Phosphatidylethanolamine is a type of phospholipid. Among the phospholipids existing in the biological world, the content of phosphatidylethanolamine is second only to lecithin, and in Escherichia coli, it accounts for about 80% of the total phospholipids. The composition of fatty acids varies from organism to organism. In microorganisms and egg yolks, more saturated fatty acids are formed than in animal tissues.
Phosphatidylethanolamine is abundant in brain tissue, so it is also called cephalin. It coexists with lecithin in various tissues and organs of the body, and its structure and physicochemical properties are similar to lecithin, except that in cephalin, cholamine is combined with phosphoric acid. This product is a compound glycerophospholipid extracted from livestock brain and spinal cord. Slightly yellow amorphous powder; characteristic odor. No certain melting point, optical activity. is an amphoteric compound.
- Prevent liver cirrhosis and hepatic fatty lesions, and apply to neurasthenia, and for local hemostasis. Sheep cephalin can be used as a diagnostic reagent for liver function.
- For liver function tests and biochemical studies.
- Used as chemical reagent, local hemostatic agent.
- Can be used as antioxidant in food, health food and medicine.

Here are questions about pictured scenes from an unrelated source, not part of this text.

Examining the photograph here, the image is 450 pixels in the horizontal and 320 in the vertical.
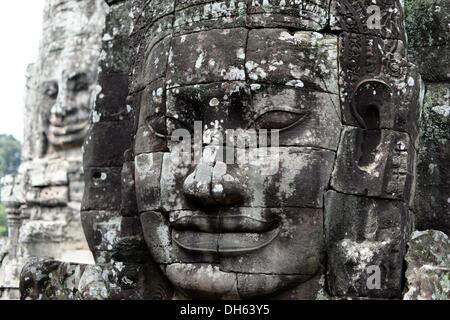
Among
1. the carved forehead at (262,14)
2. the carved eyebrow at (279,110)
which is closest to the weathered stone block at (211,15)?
the carved forehead at (262,14)

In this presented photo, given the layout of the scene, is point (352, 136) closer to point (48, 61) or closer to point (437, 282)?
point (437, 282)

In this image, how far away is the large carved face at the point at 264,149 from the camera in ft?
18.0

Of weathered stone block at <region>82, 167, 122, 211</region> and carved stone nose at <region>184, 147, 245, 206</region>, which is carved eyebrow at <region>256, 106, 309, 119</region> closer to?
carved stone nose at <region>184, 147, 245, 206</region>

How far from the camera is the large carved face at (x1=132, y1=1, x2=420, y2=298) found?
5.49 metres

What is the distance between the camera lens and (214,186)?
5410 mm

Application of Phosphatidylethanolamine
Pelvic Inflammatory Disease (PID) is a common gynecological disease, which is caused by pathogenic microorganisms such as Neisseria gonorrhoeae, Chlamydia trachomatis, Ureaplasma urealyticum, Escherichia coli, and Staphylococcus aureus after infection of the upper genital tract. Inflammation, including endometritis, salpingitis, etc. In clinical practice, biological samples are obtained by non-invasive or minimally invasive methods, and biomarkers in the samples are detected to achieve the purpose of disease diagnosis.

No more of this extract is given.